En revanche, la paix de vingt ans qui suit l’entente conclue avec les Cinq Nations iroquoises en 1667 est rarement identifiée comme telle dans l’historiographie parce qu’elle est masquée par le brouhaha des sources conventionnelles qui constituent la correspondance administrative et les archives religieuses et judiciaires. Pendant que les autorités se déchirent entre elles et accusent les colons de tous les désordres, la majorité des colons travaillent à assurer la sécurité de leur familles. La mise en valeur de la terre est la tâche immédiate qui requiert tout leur énergie.
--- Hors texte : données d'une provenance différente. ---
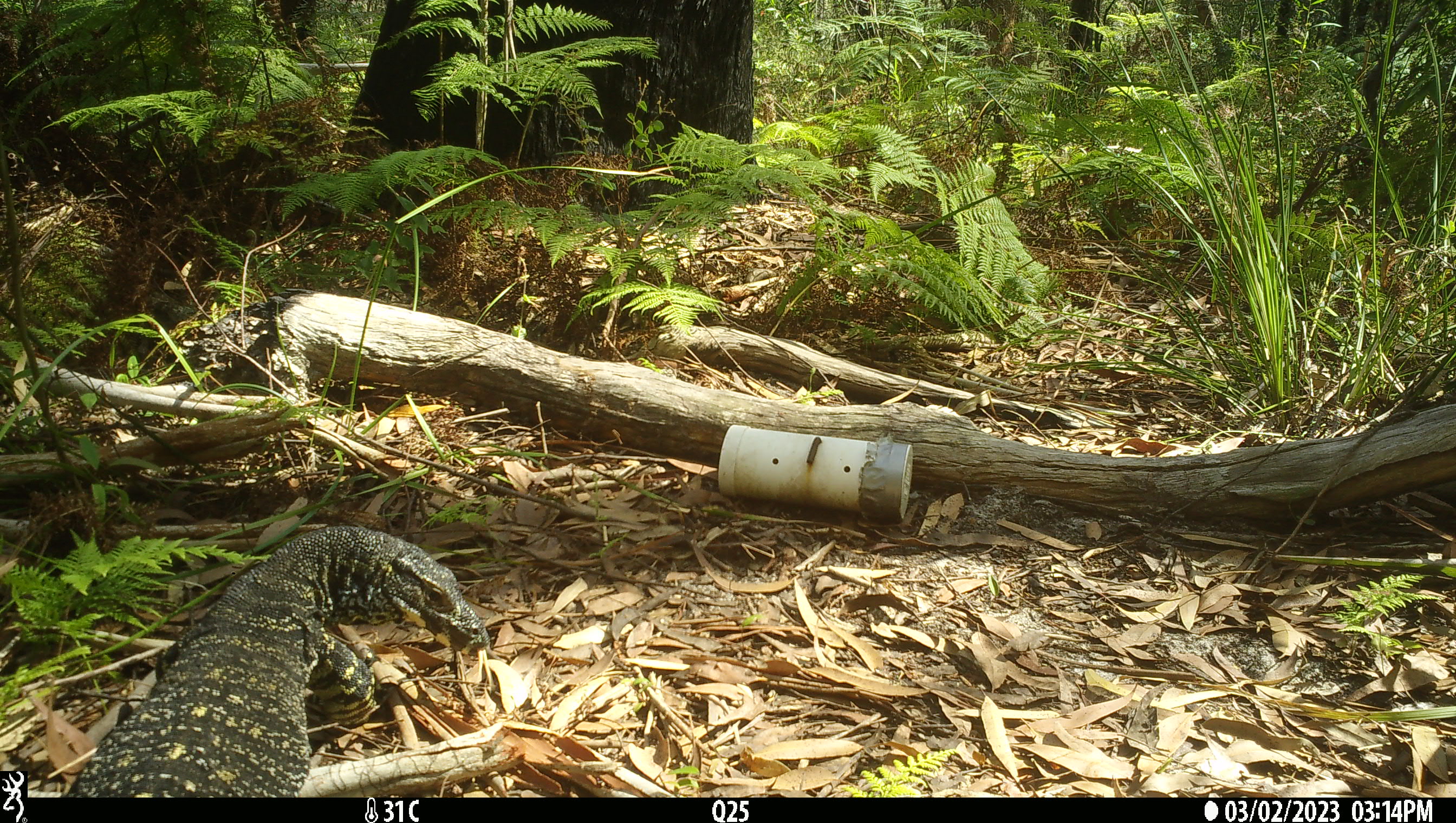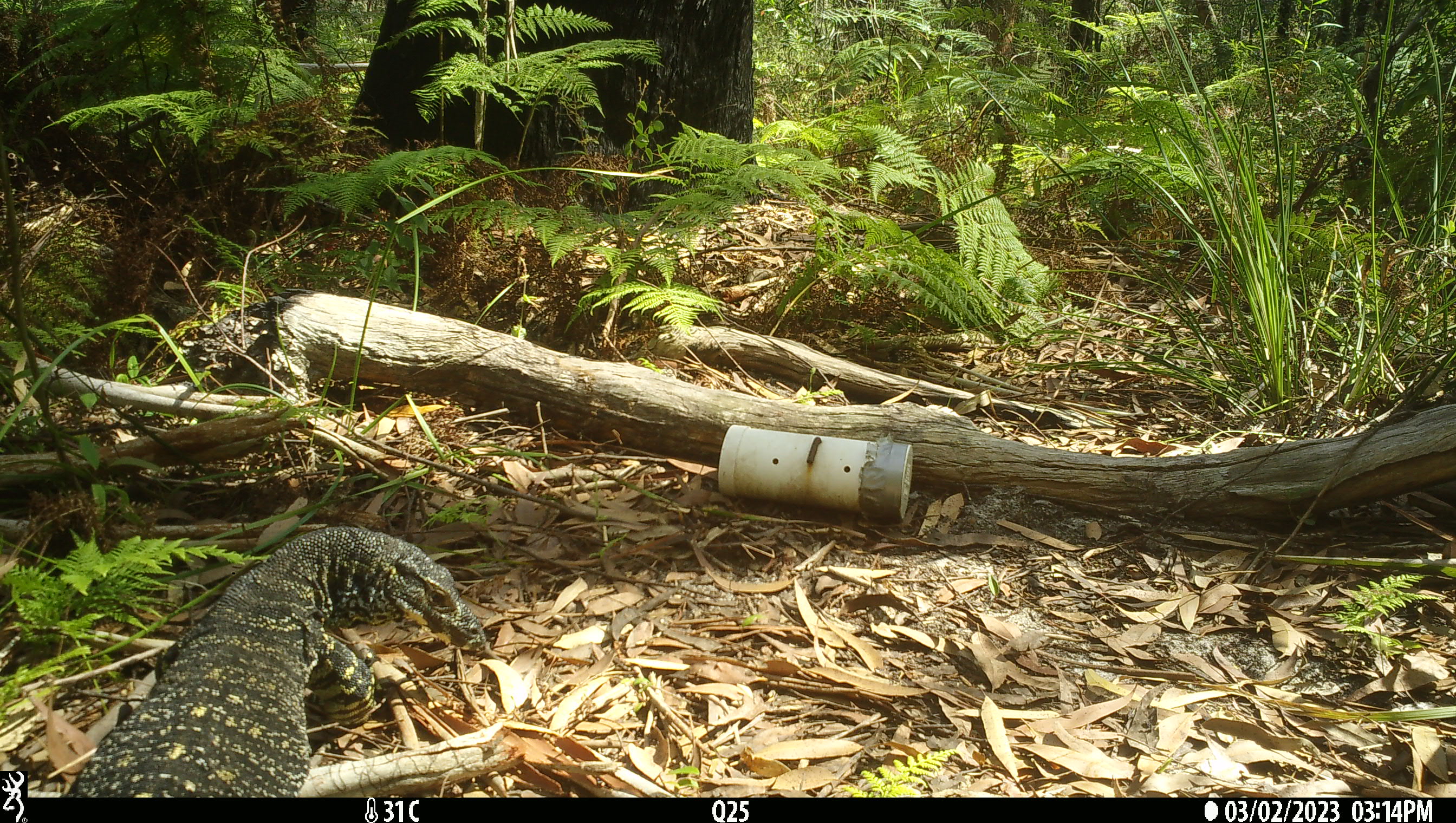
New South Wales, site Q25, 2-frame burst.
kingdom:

C’est durant cette période que l’agriculture de l’île de Montréal progresse le plus rapidement, comme on peut constater à partir des recensements, des registres paroissiaux et des actes notariés, et sans aucun doute en est-il de même dans les autres seigneuries comme celles des environs de Québec.
Mais solide soit-elle, la démonstration n’a pas réussi à dissiper les idées reçues, telle l’antinomie entre commerce et agriculture, et les plus récentes synthèses continuent de représenter le canadien du XVIIe siècle sous les traits du coureur de bois et de situer l’étan « colonisateur » au XVIIIe siècle. Nos devons donc insister, préciser que les milices que l’on commence à mobiliser dans les années 1680 sont essentiellement composées de paysans demeurant pour les deux tiers dans le gouvernement de Québec, loins des séductions des pays d’en haut.
Consolidation du commerce des fourrures et des alliances
Tout comme il a fallu tourner l’objectif vers les campagnes pour évaluer le progrès de l’agriculture, nous devons observer la situation des Amérindiens à l’ouest de la colonie pour comprendre l’évolution du commerce des fourrures. Car, vues de Chagouamigon, ls querelles de Frontenac, les luttes pour contrôler de la traite et l’avalanche de règlements contre la cours des bois n’ont plus guère d’importance.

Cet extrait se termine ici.